Data records:
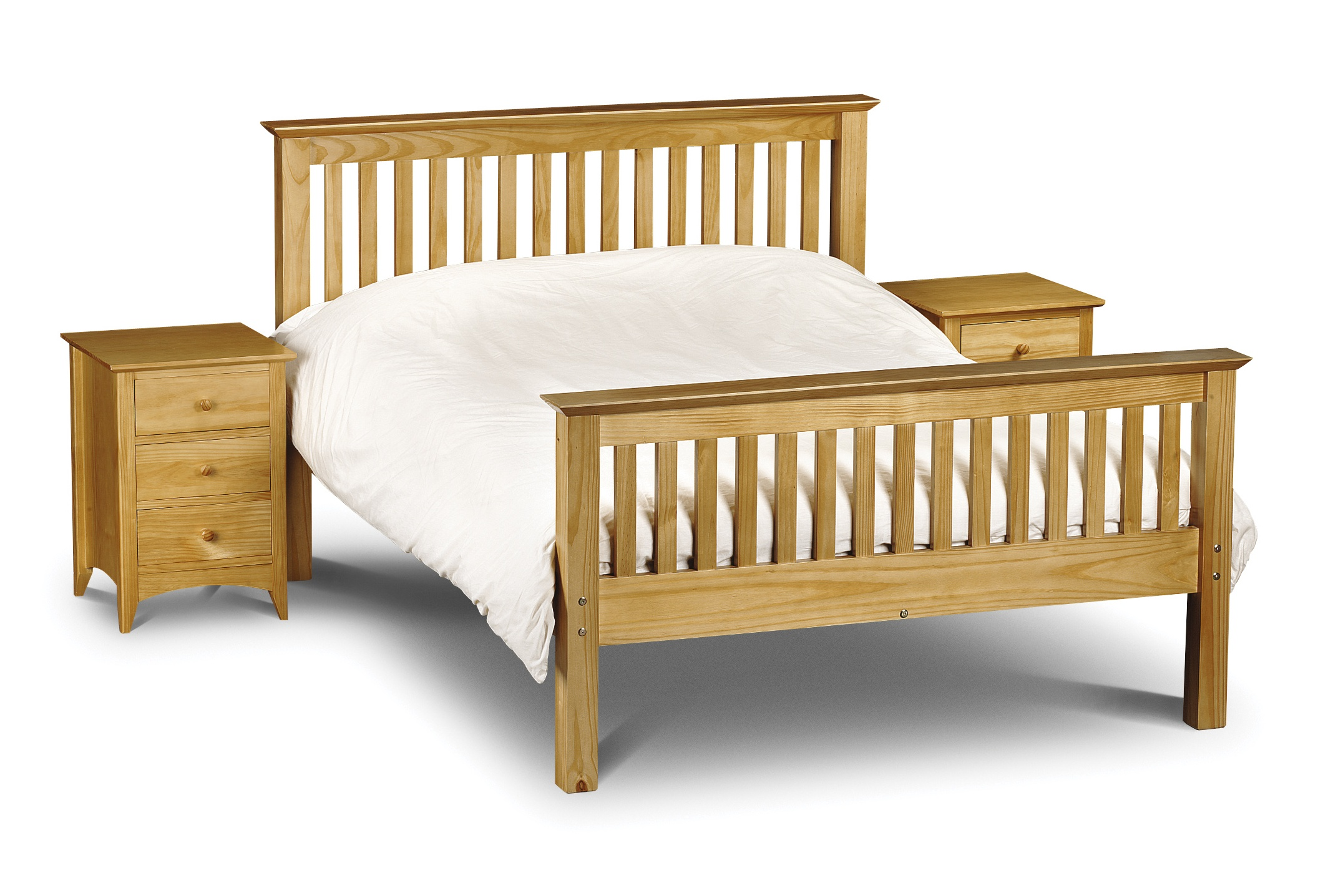 Julian Bowen Barcelona High Foot End Pine Bed Frame from £169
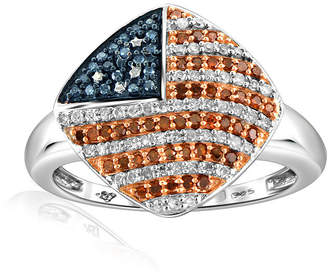 FINE JEWELRY 1/3 CT. T.W. White and Color-Enhanced Red and Blue Diamond Sterling Flag Ring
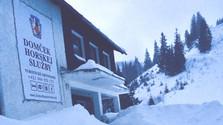 Zimná turistika na Čertovici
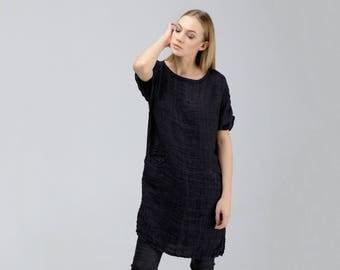 Loose Linen Tunic Dress / Long Linen Tunic / Black Tunic / Knee Length Tunic / Loose Fit Tunic / Long Linen Top / Wide Tunic / Black Top
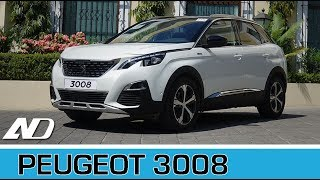 Download Peugeot 3008 - Primer vistazo en AutoDinámico Video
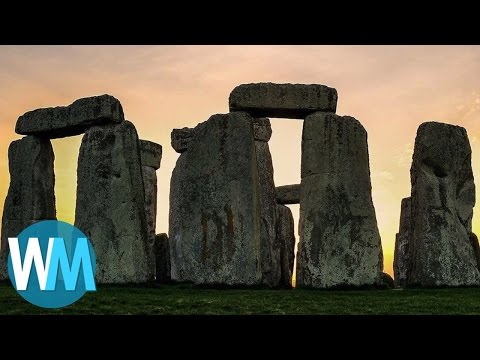 Top 10 Spectacular Historic Events We Wish We Had On Film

Requirement: Repeat each line of the material, unaltered, from the first through the line with "Loose Linen Tunic", and include no pictures.

Exercise result:
 Julian Bowen Barcelona High Foot End Pine Bed Frame from £169
 FINE JEWELRY 1/3 CT. T.W. White and Color-Enhanced Red and Blue Diamond Sterling Flag Ring
 Zimná turistika na Čertovici
 Loose Linen Tunic Dress / Long Linen Tunic / Black Tunic / Knee Length Tunic / Loose Fit Tunic / Long Linen Top / Wide Tunic / Black Top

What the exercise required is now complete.